Megadonor pulls $400k annual gift after witnessing 'radical' faculty response to conservative speaker event

Megadonor Tom Lewis pulled his $400k annual donation over 'left-wing hostility.'

“The university is just intolerable of the voice from the right, and we learned that in spades when we put on this event with Charlie Kirk and Dennis Prager, and it just drove them crazy,” he said.

Editor’s Note: The original version of this article and headline has been updated to clarify the conflicting narratives of the university, and Lewis and Atkinson, as well as to include post-publication comments from the university surrounding its asserted sequence of events. The University of Arizona maintains that it was in fact Lewis’ choice to pull his donation that resulted in Atkinson’s dismissal.


In June, Campus Reform reported that Ann Atkinson, a faculty member at Arizona State University was dismissed after controversy surrounding an event with conservative speakers. Now a major university donor is siding with the former staff member. 

Atkinson was the director of ASU’s T.W. Lewis Center for Personal Development, until soon after she helped facilitate an event through the center that included speakers such as Charlie Kirk and Dennis Prager. 

The event was met with outrage from faculty; and ultimately, the university made the decision to terminate the T.W. Lewis Center, as well as Atkinson’s position. 

[RELATED: Arizona State hosts race-based graduations]

Tom Lewis, the millionaire Arizona real estate developer and philanthropist after whom the T.W. Lewis Center was named, went on Fox News’  “The Ingraham Angle” on July 19 and announced that he would be pulling his donation from ASU, which is about $400,000 per year. 

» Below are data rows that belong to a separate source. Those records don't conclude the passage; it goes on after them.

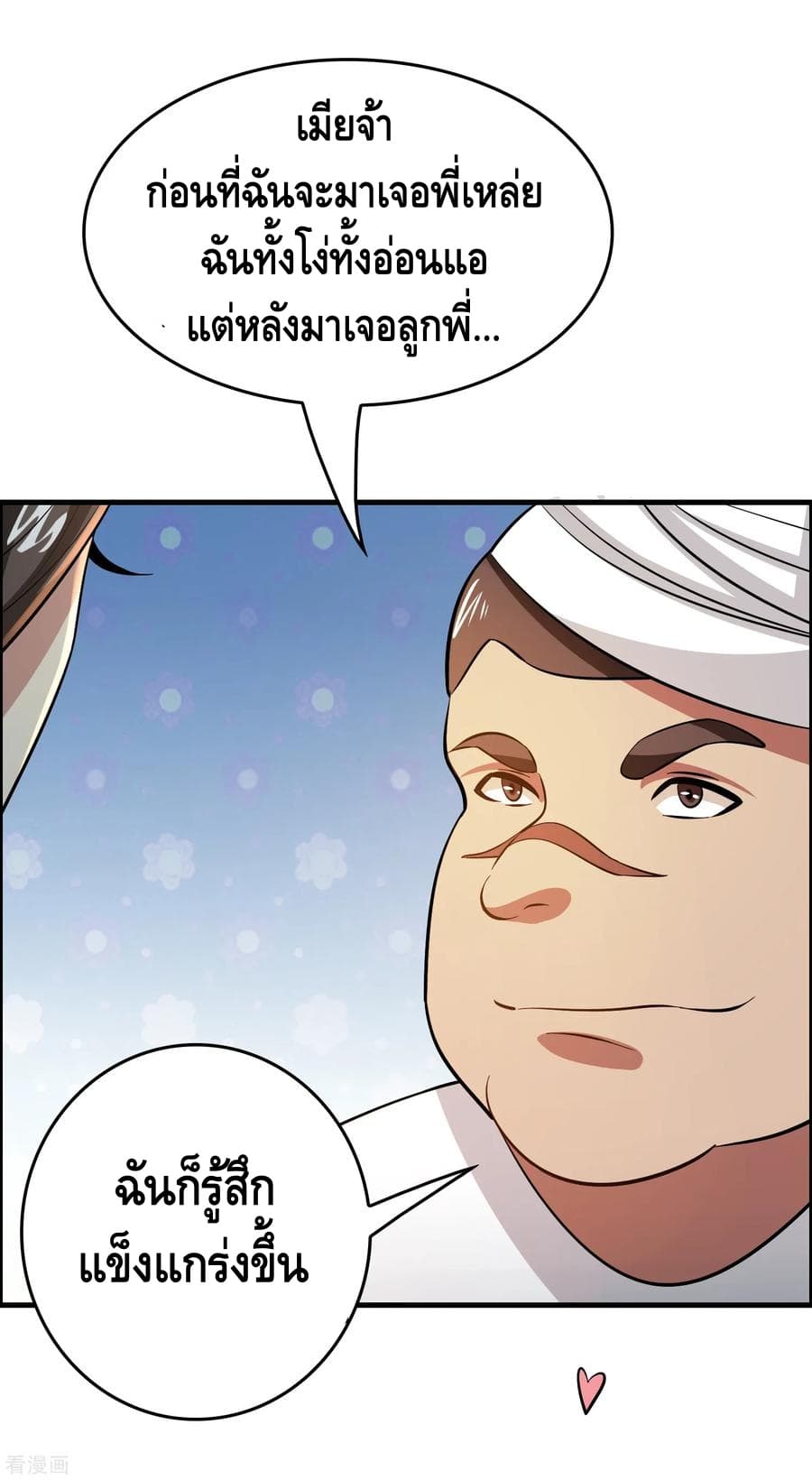 Become God Merchant in The Other World ข้ามต่างโลกเพื่อเป็นพ่อค้าเทพสุดมั่งคั่ง page 6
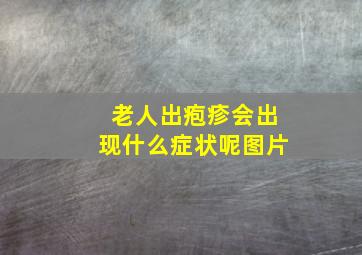 老人出疱疹会出现什么症状呢图片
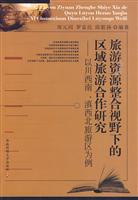 旅游资源整合视野下的区域旅游合作研究-以川西南.滇西北旅游区为例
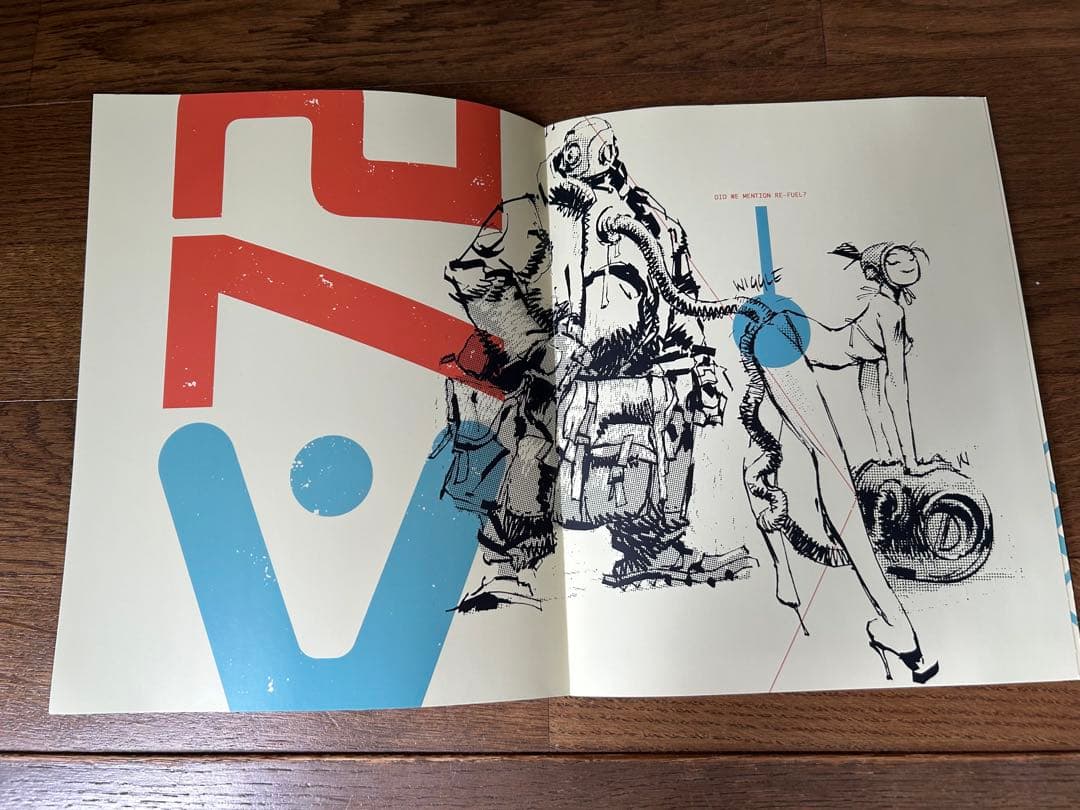 コミック・アニメ Threea ANKOU EX ADVENTURE KARTEL 1/6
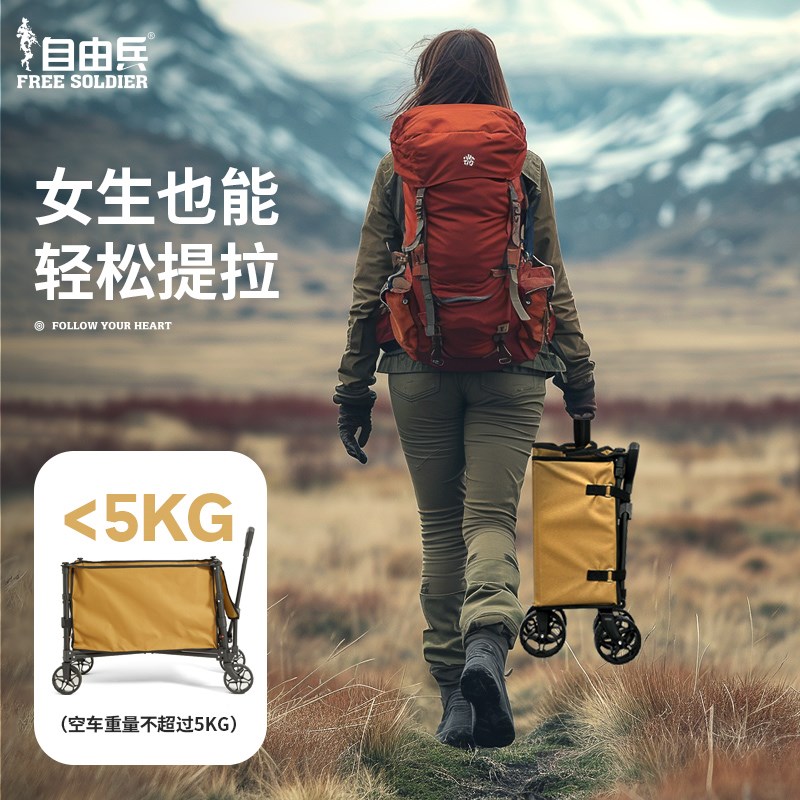 轻量化大容量g战术户外折叠聚拢型露营车推车营地野餐帐篷小拖车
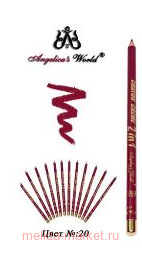 Контурный карандаш для губ и глаз 2в1 Angelica 's World тон 20 (срок истек)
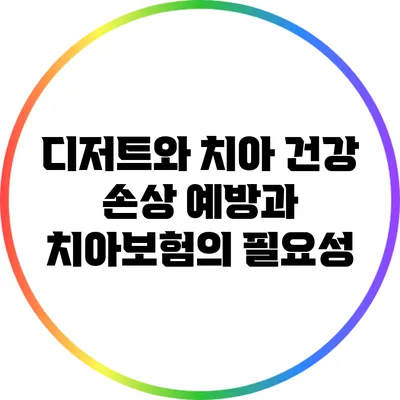 디저트와 치아 건강: 손상 예방과 치아보험의 필요성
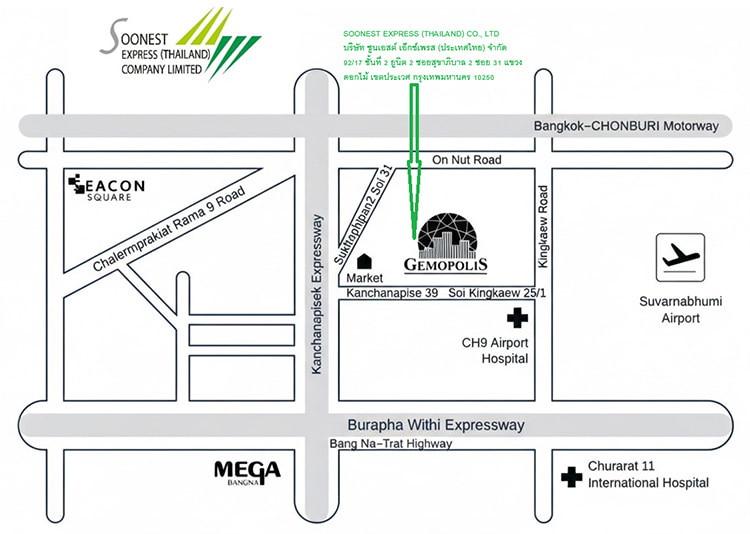 งาน,หางาน,สมัครงาน %SOONEST EXPRESS THAILAND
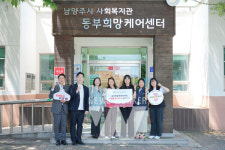 케세라 주식회사 복지용구 소독센터 | 세라젬, 지역사회 건강복지 지원 위한 척추관리 의료기기 기부 내용은?
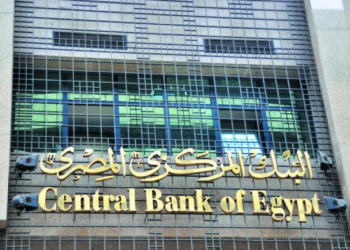 CBE: Annual core inflation hits 21.5% in Nov.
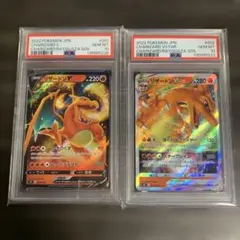 リザードン 明治 ポケモンゲットカード No34ドワァーツ！ - メルカリ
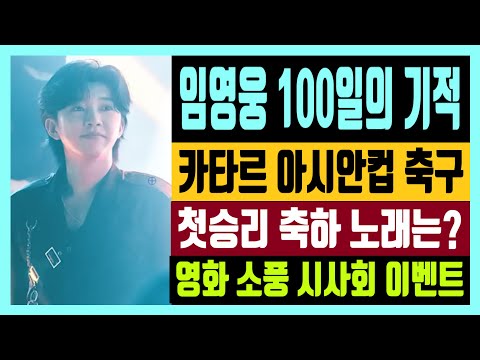 임영웅 100일의 기적 두오다이 특별한 기념일? 카타르 아시안컵 축구 첫승리 축하 노래는? 영화 소풍 시사회 이벤트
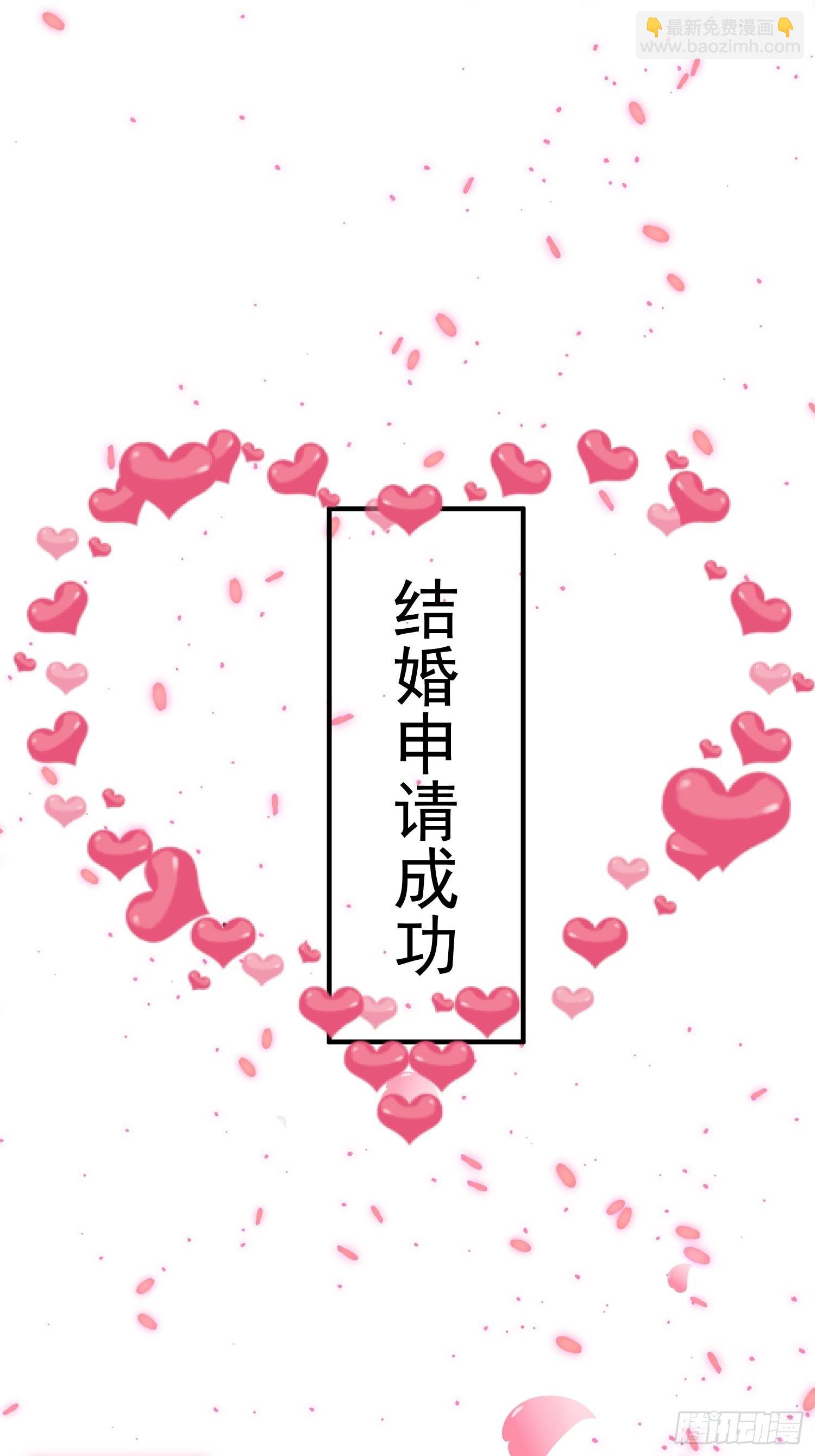 第25话：喜结连理-第26话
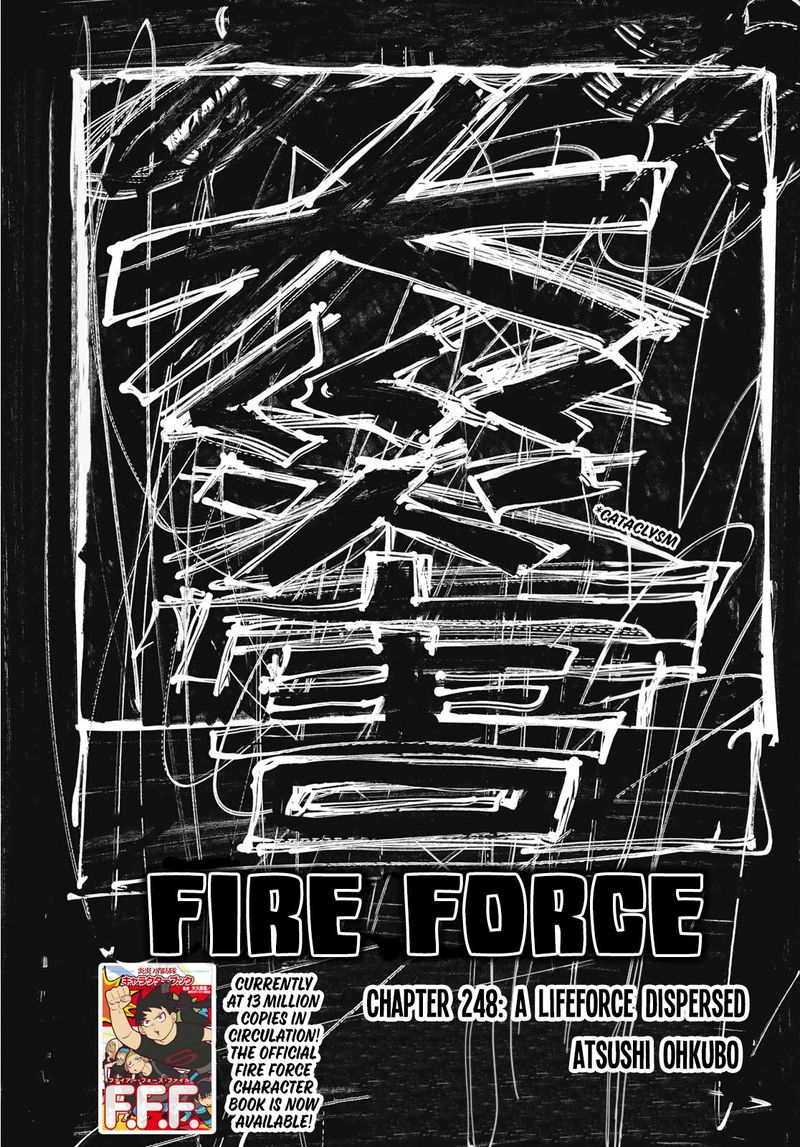 Fire Brigade Of Flames 248 1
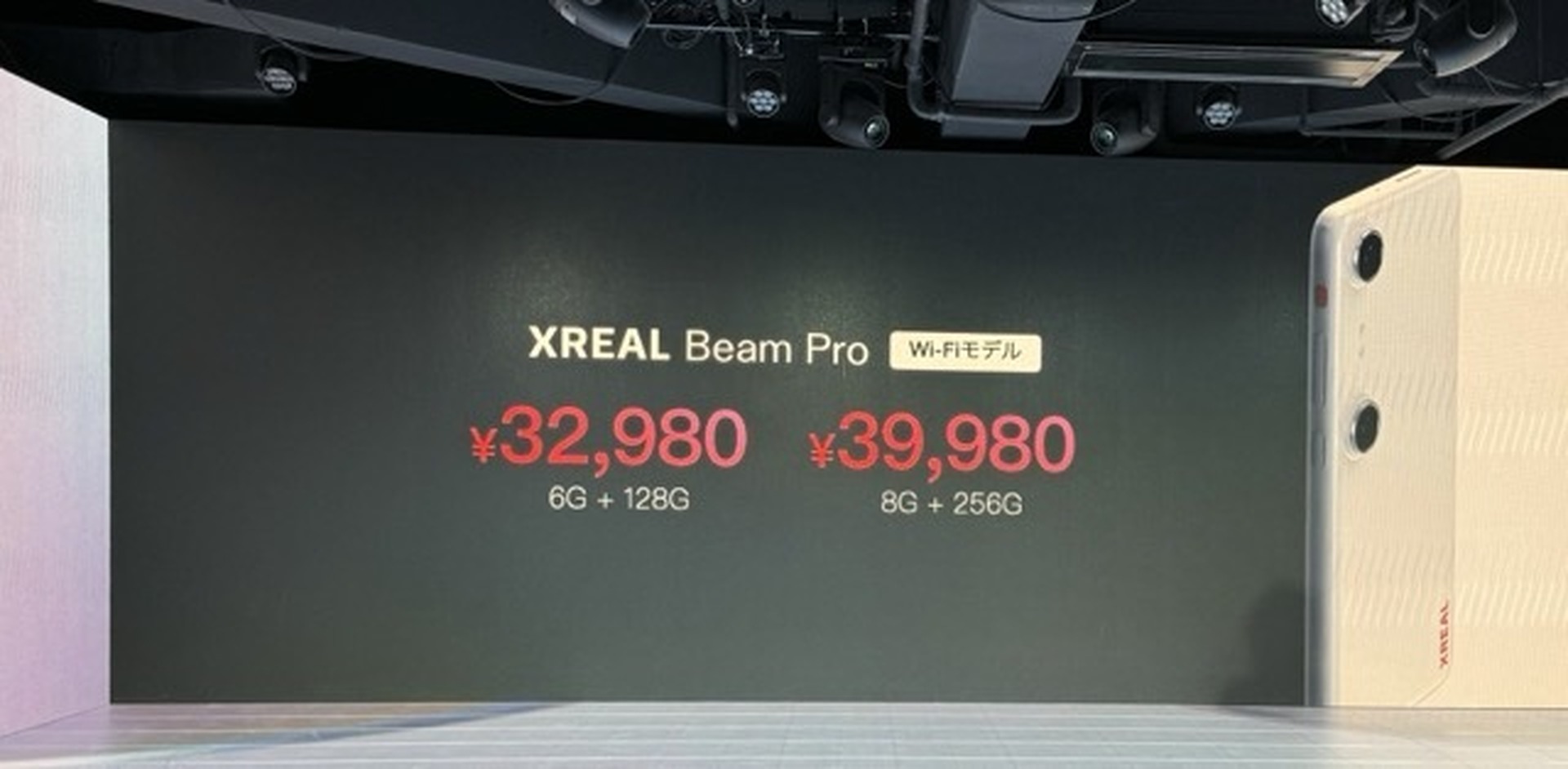 XREAL Beam Pro発表、3万2980円から。3Dカメラ搭載、ARグラス専用の
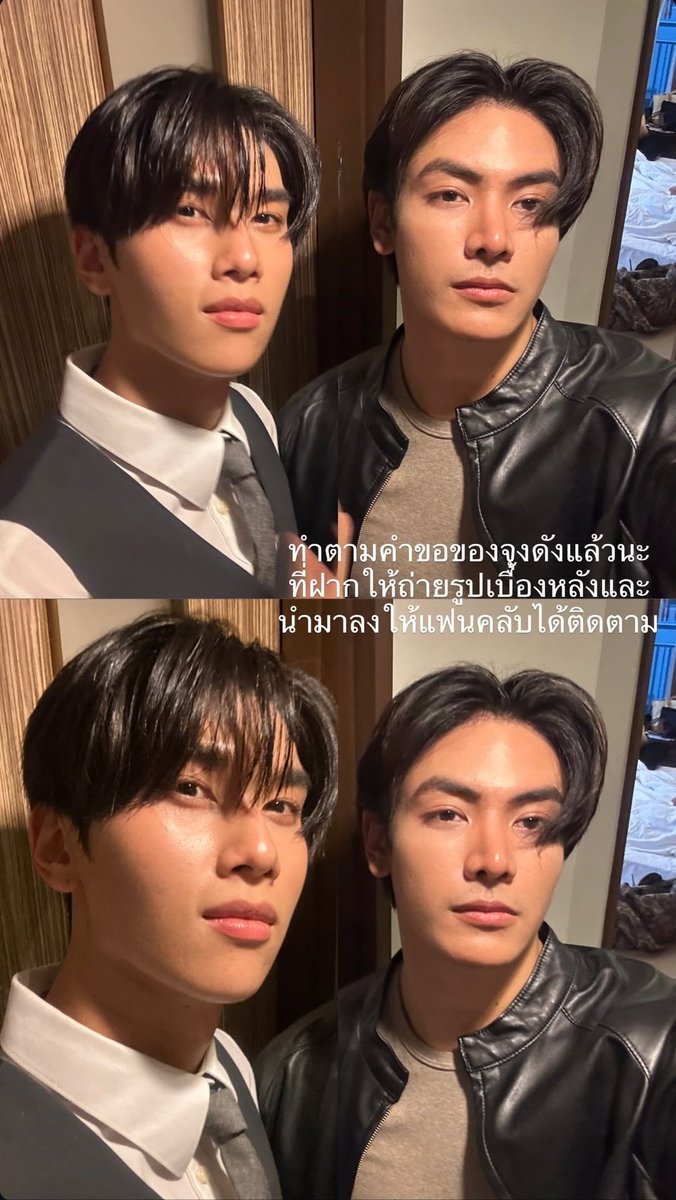 " ทำตามคำขอของจุงดังแล้วที่ฝากให้ถ่ายรูปเบื้องหลังและนำมาลงให้แฟนคลับได้ติดตาม " 
 
พี่เค้าน่ารักมาก มาลงเบื้องหลังให้ทุกอีพีจริงๆ วัตถุดิบในการปั่นเทรนส่วนนึงก็ได้มาจากพี่เค้าเลย  ขอบคุณนะคะ 🙏🏻💗

cr. s__same__ igs
#DareYouToDeathFinalEP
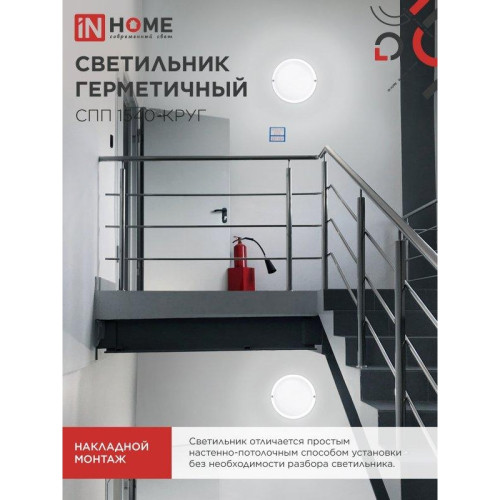 Светильник светодиодный герметичный СПП/ Светильник светодиодный герметичный СПП 1540-КРУГ 15Вт 4000К 1350 Лм IP65 140мм IN HOME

In a statement to Campus Reform, ASU Media Relations & Strategic Communication Associate Vice President Jay Thorne stated that it was Lewis’ pulling of his donation that resulted in Atikinson’s dismissal.

”When the donor pulled his funding, which was his right, the funding for the Center in his name went away and along with it, the executive director position that paid $300,000 in salary and benefits – a position created by his donation,” said Thorne. “This dependent relationship between the funding source and the position was clearly outlined in Ms. Atinkison’s job offer letter of June 1, 2021.”

Ahead of the event, 39 of Arizona State’s 47 Honors College faculty members signed a letter to the dean condemning the event, referring to Kirk and Prager as “white nationalist provocateurs,” Atkinson wrote. 

When the event took place, Atkinson characterized it as a widely-attended “resounding success.”

While the university denies any censorship and affirms its commitment to free speech, Atkinson has asserted that ahead of the event in question, the school told her it would not be in the Lewis Center’s “best interest,” if the speakers were to make any political statements, which she “interpreted as a threat.”

”The event did happen, was supported and promoted by the university – and, yes, there was outrage from some faculty, which is their First Amendment right,” Thorne told Campus Reform, reiterating the university’s decision that the “center and executive director role went away when the donor’s money went away.”

Lewis explained on “The Ingraham Angle” that his reasoning behind the decision to pull his funds comes from what he perceives as blatant censorship from the university.

Lewis said that while he “had a great experience myself in college back in the early ‘70s,” he “finally just kind of had enough.”

“The university is just intolerable of the voice from the right, and we learned that in spades when we put on this event with Charlie Kirk and Dennis Prager, and it just drove them crazy,” he said. “Number one, they don’t want donors to meddle with the classroom, and they don’t want conservative speakers to speak on campus.” 

[RELATED: ASU professors awarded grant to study transgender athletes]

Lewis also spoke about “radical” faculty at colleges and universities, saying that a large number of them “don’t really want to teach.” 

Lewis also said that ASU faculty and administrators have redefined academic freedom from “faculty’s right to pursue truth in their discipline without opposition” to “do whatever they want, whenever they want, to whoever they want.”

Campus Reform contacted the media relations team at Arizona State University, as well as Tom Lewis. When originally contacted for comment, ASU media relations responded with a link to the school’s free speech webpage, which fills in the details from their perspective and highlights a commitment to free speech.

Mr. Lewis decided to discontinue funding that paid for more than $300,000 per year in salary and benefits costs for the executive director of the now-dissolved center,” reads the statement. “But the speaker series and classes that were created by the center will continue at ASU, and the faculty who delivered that content through the center will continue to do so.”